====== Excerto da fonte

A SEGA e o Ryu Ga Gotoku Studio estão numa clara missão. Querem que a série Yakuza, agora rebaptizada em Like a Dragon se torne numa fonte de sucesso (e dinheiro). Assim o título Like a Dragon: Infinite Wealth tem um duplo sentido.

Duvidamos que este jogo se torne realmente uma fonte “infinita” de riqueza para as empresas mas, certamente é um contributo sério para a popularidade do momento. A série clássica Yakuza é uma das minhas preferidas no género JRPG com elementos de acção. Adorei também os spin-offs recentes Like a Dragon: Ishin e Like a Dragon: Gaiden ou até os “primos” da série Judgement. Contudo, este mais recente título que vamos analisar hoje não é, de todo, um spin-off, é mesmo o jogo principal nesta série que, efectivamente, continua o legado dos míticos Yakuza. Se leram a minha análise ao anterior Yakuza: Like a Dragon, o tal que gerou a dolorosa transição para Ichiban Kasuga, concluirão que as mudanças até foram positivas, mantendo reservas nos elementos mais profundos do Role Play, o combate por turnos e as lógicas de personalidade, de empregos e de classes. A prova do sucesso, porém, tem de vir de Infinite Wealth.

O grande segredo destes jogos, é a complexa e profunda envolvência do jogador na história. Não só ao nível de decisões mas também ao nível de acções tipicamente mundanas, sem esquecer a história que é dramaticamente contada a cada cena intermédia, cada diálogo e cada interacção. Como em tudo o que nos chega das terras do Sol Nascente, porém, é um enorme choque cultural, criando momentos incrivelmente caricatos (ou, se quiserem, “cringe”) na nossa perspectiva ocidental. Infelizmente, o jogo anterior de Ichiban capitalizou demais nesse tom caricato, algo presente nos anteriores Yakuza mas claramente reduzido nessa anterior série, num contraste que considero bem equilibrado com o tom mais sombrio desses jogos clássicos.

============

▶ **Requisitos**:
1: Transcreva, a partir do excerto sobre Like a Dragon: Infinite Wealth, o trecho que começa em "O grande segredo" e termina em "desses jogos clássicos.".
2: Segundo o excerto sobre Like a Dragon: Infinite Wealth, com que nome foi rebatizada a série Yakuza?
3: De acordo com o excerto sobre Like a Dragon: Infinite Wealth, por que razão o título Infinite Wealth tem um duplo sentido? Responda em uma a três frases.

====== Dados fornecidos

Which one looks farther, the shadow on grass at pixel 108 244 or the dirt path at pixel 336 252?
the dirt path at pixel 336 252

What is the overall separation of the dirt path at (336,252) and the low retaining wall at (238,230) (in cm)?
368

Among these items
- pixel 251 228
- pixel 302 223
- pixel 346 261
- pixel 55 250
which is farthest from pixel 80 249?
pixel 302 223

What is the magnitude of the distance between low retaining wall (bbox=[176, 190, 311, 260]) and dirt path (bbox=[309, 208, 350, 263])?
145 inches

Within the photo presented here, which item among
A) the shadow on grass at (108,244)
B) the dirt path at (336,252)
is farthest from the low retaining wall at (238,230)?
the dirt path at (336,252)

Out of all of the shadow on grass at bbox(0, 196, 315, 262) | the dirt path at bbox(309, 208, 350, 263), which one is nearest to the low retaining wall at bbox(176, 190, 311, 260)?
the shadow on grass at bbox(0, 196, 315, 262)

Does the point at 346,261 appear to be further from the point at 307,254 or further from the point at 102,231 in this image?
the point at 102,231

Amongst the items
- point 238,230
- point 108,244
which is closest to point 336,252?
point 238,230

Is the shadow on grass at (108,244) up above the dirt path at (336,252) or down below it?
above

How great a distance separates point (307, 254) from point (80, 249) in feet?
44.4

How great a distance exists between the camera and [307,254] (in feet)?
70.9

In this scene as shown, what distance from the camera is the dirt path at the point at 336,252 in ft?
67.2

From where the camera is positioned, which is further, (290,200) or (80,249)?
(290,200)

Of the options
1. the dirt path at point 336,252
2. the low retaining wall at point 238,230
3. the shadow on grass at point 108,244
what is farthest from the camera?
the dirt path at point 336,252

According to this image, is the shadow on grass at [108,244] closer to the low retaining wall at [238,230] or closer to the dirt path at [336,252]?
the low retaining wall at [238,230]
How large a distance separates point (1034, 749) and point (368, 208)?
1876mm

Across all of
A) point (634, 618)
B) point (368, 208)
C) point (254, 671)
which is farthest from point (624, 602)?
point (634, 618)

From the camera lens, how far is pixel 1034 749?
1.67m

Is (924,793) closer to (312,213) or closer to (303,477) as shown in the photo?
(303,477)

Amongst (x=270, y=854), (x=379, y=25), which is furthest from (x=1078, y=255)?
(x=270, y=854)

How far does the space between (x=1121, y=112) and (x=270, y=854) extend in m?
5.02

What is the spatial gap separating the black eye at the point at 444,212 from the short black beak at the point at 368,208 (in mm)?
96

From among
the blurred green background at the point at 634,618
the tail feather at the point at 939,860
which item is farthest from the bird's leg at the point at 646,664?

============

▶ **Respostas às tarefas**:
1:
O grande segredo destes jogos, é a complexa e profunda envolvência do jogador na história. Não só ao nível de decisões mas também ao nível de acções tipicamente mundanas, sem esquecer a história que é dramaticamente contada a cada cena intermédia, cada diálogo e cada interacção. Como em tudo o que nos chega das terras do Sol Nascente, porém, é um enorme choque cultural, criando momentos incrivelmente caricatos (ou, se quiserem, “cringe”) na nossa perspectiva ocidental. Infelizmente, o jogo anterior de Ichiban capitalizou demais nesse tom caricato, algo presente nos anteriores Yakuza mas claramente reduzido nessa anterior série, num contraste que considero bem equilibrado com o tom mais sombrio desses jogos clássicos.

2: A série Yakuza foi rebatizada como Like a Dragon.

3: A SEGA e o Ryu Ga Gotoku Studio querem que a série se torne uma fonte de sucesso e de dinheiro. Por isso, o título Infinite Wealth tem um duplo sentido.